Las horas pasaron y con ellas los días. Las reservas se acabaron y había que tomar la decisión
que tanto habían esquivado. Era el momento de enfrentarse a la realidad. Una negra y gris
como el cielo que les rodeaba. Una realidad sin esperanza alguna, porque así era el mal que
vivían. Desesperanza y soledad.
Cuando decidieron salir, todos lo hicieron detrás de Enrique. Sus ojos miraron aquello que
tanto temían de ver. Uno a uno miraron aquel valle de soledad, impávidos de encontrarse
algo que nunca soñaron ver. Sus sueños se esparcieron y sus esperanzas corrieron la suerte
de los granos de arena que pisaban a su paso.
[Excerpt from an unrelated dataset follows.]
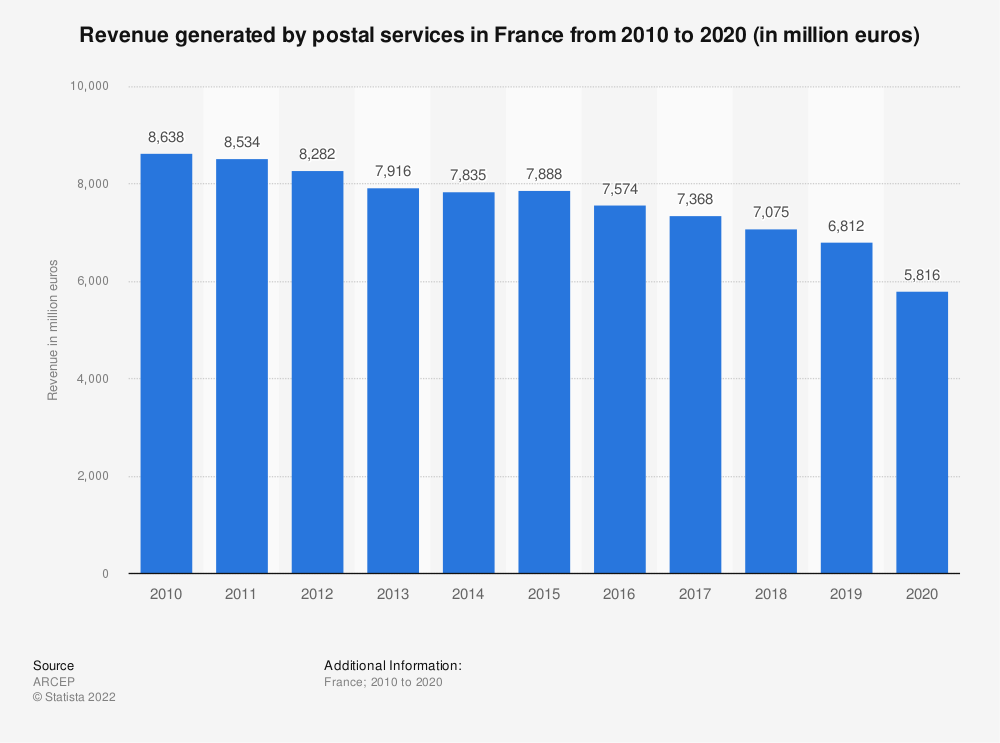 Statistic: Amount of revenue generated by the sending of letters sent abroad from France from 2010 to 2016 (in million euros excluding taxes) | Statista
Por un momento pasaron por sus mentes los recuerdos. Saltaban de uno a otro, pero no
quedándose más del tiempo necesario que les era debido para recordar. Los niños, los
parques, las flores, el cielo. Corrieron lágrimas por sus ojos, porque no creían lo que veían.
Era su mundo, aquel mundo que amaron y al que sirvieron fielmente. Su mundo de sueños,
de fantasías que una vez estuvo lleno de vida. Ahora, sus ojos llorosos tropezaban con su
mundo, pero el mundo contrario. Se dieron cuenta de que el cielo estaba negro, cubierto
de un manto mortuorio, anunciándoles que estaba allí el mal. Miraron hacia el sitio que
antes les había servido de hogar, y lloraron más aún. Y por fin, se dieron cuenta que aquel
mundo que tanto amaron, que ahora estaba cubierto de cenizas y muerte era nada más
que un planeta que fue privilegiado de que la raza humana existiera, de un planeta que el
propio hombre destruyó por su ambición de poder. Aquel planeta Se llamó: TIERRA.